1 de abril de 2011

Páginas de Um Diário (17 de Fevereiro de 2006)


Querido Diário,

Neste momento que te escrevo são duas e vinte da manhã e tenho o rosto molhado. Sim, estive a chorar.
O pai saiu de casa antes do jantar e disse que não voltará. Pouco antes disso, da parte da tarde, o pai discutiu com a mãe na sala de estar. Não falaram alto, mas deu para perceber que algo não estava bem. O Pedro saiu do seu quarto e foi lá ver o que se passava. Eu espreitei pela porta e vi-o a descer as escadas.
Já jantámos sem o pai. Ele veio ao meu quarto, sentou-se na cama e contou-me o que se passa. Disse-me aquelas frases banais, de circunstância, de que vai continuar a ser o meu pai, de que nunca me vai deixar, de que, enfim, separa-se da mãe e só. O meu lugar mantém-se igual. Não sei porquê, mas algo me diz que as coisas não são bem assim e que tudo se vai alterar. Pressinto-o. Nem sei para que lugar ele foi. Levou uma mala com algumas coisas e saiu de vez.
Durante o jantar nem uma palavra se falou sobre a discussão. Jantámos os três em silêncio. O Pedro lá olhava para mim para ver se eu estava bem e pouco mais.
Apetecia-me falar com alguém, explodir, gritar! Sinto-me impotente! Não posso fazer nada para mudar o que já está feito. Resta-me esperar, esperar pelos desenvolvimentos...
Queria desaparecer daqui, fugir, embora não saiba para que lugar. Gostava que o Luís me viesse buscar e me levasse para qualquer lugar. Sei lá, fugíamos ou algo do género. Oh, seria estúpido! A mãe colocaria a polícia à nossa procura e rapidamente nos encontrariam. Ou então podíamos ir para Espanha, França, sei lá, para bem longe daqui. As fronteiras estão abertas. Seria tão fácil...
Sabes, a cabeça pesa-me apesar de não ter sono algum. Sinto as pálpebras pesadas e doridas. A almofada está molhada. Acho que vou dormir com o Simba, bem agarrado a ele. O teu lugar é que é mesmo insubstituível. És o meu fiel confidente e ouvinte. E sempre o serás ( pelo menos até terminarem as tuas páginas ).

Adoro-te,
Beijinhos,

M.

13 comentários:

  1. acredito que não tenha sido fácil transcrever esta página Mark. Um abraço e obrigado por partilhares algo tão privado

    ResponderEliminar
  2. Recordações de um dia triste...

    ResponderEliminar
  3. Isto prova que quem mais sofre com os divórcios são as crianças. Os meus pais também tinham problemas e também sofri com as discussões deles e outros episódios de amantes e afins.

    ResponderEliminar
  4. Speedy: É... ainda hoje me custa um bocadinho, mas enfim... já foi...

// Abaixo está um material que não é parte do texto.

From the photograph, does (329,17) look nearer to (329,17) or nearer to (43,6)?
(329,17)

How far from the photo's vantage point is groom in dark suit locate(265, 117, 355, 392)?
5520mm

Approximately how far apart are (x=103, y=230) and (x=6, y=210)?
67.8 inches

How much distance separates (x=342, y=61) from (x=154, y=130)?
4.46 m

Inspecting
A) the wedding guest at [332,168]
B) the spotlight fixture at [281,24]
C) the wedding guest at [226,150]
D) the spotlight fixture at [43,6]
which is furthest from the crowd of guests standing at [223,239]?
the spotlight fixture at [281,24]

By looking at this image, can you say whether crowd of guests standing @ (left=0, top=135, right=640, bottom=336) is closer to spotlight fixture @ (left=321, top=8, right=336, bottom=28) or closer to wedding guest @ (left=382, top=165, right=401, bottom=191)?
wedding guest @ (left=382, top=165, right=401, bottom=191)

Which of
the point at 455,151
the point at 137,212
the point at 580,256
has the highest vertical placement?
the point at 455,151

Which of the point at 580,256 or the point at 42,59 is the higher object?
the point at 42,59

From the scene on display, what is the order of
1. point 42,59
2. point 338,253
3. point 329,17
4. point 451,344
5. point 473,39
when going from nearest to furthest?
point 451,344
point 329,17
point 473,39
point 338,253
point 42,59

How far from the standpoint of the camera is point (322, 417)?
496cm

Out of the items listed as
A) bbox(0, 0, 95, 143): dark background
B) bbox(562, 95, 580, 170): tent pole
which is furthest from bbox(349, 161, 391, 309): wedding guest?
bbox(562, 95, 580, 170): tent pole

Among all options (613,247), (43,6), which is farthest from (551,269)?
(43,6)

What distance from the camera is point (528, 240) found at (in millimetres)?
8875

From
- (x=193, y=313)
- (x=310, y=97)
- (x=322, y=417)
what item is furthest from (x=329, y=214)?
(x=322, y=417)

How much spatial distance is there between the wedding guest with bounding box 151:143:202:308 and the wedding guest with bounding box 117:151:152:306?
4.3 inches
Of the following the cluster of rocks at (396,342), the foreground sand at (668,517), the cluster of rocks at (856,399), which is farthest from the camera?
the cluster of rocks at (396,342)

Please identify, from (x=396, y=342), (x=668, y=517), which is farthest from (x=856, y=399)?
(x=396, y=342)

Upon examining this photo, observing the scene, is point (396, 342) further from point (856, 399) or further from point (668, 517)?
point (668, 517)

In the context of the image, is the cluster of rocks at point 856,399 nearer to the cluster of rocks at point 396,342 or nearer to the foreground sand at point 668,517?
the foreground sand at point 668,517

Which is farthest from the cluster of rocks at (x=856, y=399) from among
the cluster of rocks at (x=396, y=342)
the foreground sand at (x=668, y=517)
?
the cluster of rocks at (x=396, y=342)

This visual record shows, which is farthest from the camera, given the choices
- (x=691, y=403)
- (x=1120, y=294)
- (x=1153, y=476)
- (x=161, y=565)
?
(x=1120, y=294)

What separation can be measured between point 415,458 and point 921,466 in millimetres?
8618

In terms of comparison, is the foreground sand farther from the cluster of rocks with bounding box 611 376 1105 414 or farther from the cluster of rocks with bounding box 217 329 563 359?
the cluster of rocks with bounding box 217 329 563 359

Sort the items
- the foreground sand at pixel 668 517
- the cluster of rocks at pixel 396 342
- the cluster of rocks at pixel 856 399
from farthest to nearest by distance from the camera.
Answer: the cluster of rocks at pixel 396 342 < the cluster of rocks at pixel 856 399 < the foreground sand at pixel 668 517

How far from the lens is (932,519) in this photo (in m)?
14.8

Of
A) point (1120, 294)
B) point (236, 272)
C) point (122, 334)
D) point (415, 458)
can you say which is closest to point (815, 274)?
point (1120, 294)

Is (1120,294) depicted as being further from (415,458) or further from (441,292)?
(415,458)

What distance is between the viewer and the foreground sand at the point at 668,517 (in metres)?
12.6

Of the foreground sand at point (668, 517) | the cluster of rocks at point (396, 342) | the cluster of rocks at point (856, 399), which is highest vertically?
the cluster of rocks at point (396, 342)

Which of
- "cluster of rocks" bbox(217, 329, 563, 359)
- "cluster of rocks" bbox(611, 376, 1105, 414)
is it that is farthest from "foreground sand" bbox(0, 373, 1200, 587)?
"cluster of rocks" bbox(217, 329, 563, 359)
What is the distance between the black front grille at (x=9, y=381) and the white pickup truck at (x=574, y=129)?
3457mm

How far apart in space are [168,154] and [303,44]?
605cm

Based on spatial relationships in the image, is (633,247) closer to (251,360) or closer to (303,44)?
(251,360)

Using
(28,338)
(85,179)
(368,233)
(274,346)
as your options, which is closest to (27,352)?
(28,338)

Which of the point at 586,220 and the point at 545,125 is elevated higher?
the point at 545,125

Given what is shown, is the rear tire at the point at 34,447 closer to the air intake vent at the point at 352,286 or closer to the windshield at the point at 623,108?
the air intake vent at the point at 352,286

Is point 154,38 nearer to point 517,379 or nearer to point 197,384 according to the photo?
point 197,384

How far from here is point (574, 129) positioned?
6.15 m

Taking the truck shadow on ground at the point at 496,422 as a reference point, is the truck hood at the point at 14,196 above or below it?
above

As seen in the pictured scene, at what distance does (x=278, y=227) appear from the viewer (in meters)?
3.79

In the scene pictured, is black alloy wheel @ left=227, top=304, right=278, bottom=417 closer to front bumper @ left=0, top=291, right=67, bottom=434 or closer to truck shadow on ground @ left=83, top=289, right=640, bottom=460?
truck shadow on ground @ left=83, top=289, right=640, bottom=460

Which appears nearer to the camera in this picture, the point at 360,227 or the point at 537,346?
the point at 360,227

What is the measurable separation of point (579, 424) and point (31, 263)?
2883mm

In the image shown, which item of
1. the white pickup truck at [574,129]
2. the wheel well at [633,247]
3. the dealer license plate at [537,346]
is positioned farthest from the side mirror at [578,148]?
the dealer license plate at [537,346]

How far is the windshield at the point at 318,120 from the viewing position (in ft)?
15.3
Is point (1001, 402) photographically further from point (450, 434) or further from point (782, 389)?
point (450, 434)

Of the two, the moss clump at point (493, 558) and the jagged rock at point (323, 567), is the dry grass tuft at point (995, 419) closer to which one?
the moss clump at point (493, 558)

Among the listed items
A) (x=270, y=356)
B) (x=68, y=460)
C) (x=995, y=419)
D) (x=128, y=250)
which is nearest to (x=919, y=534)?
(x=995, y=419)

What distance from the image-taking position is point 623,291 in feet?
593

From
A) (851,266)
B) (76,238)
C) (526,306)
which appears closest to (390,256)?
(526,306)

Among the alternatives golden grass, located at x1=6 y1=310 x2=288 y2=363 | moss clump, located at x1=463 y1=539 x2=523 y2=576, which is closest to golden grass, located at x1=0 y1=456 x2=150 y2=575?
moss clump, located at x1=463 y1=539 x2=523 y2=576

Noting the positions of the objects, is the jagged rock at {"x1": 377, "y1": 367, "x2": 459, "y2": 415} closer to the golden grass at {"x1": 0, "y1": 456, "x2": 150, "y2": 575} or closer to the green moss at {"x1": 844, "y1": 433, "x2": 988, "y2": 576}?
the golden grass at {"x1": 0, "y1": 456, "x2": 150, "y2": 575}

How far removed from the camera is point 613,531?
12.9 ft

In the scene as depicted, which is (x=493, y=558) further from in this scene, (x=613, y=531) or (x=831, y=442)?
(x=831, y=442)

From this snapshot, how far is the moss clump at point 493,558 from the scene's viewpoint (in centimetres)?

    Pinguim: Muito triste. E o pior foram os dias que se seguiram...

    Miguel: Sofri mesmo muito. No Dia do Pai do mesmo ano, ou seja, um mês depois, chorei tanto com saudades do pai...
    Por vários motivos, considero 2006 como o pior ano da minha vida até hoje.

    ResponderEliminar
  5. Espero que este momento da história da tua vida esteja superado. 1 abraço!

    ResponderEliminar
  6. Paulo: Está, creio. Bom, mais ou menos.
    Um abraço e obrigado pelas palavras.

    ResponderEliminar
  7. O meu pai abandonou-me a mim e à minha mãe logo quando nasci, por isso não tenho memórias dele e para mim, é como se nunca tivesse existido e para dizer a verdade, nunca fez muita falta. Por isso nunca tive nem acho que vou ter uma experiência destas mas imagino que deverá ser muito duro ver o nosso ídolo, a nossa referência, o nosso pai, afastar-se de nós, depois de tanto tempo juntos e das relações que criaram.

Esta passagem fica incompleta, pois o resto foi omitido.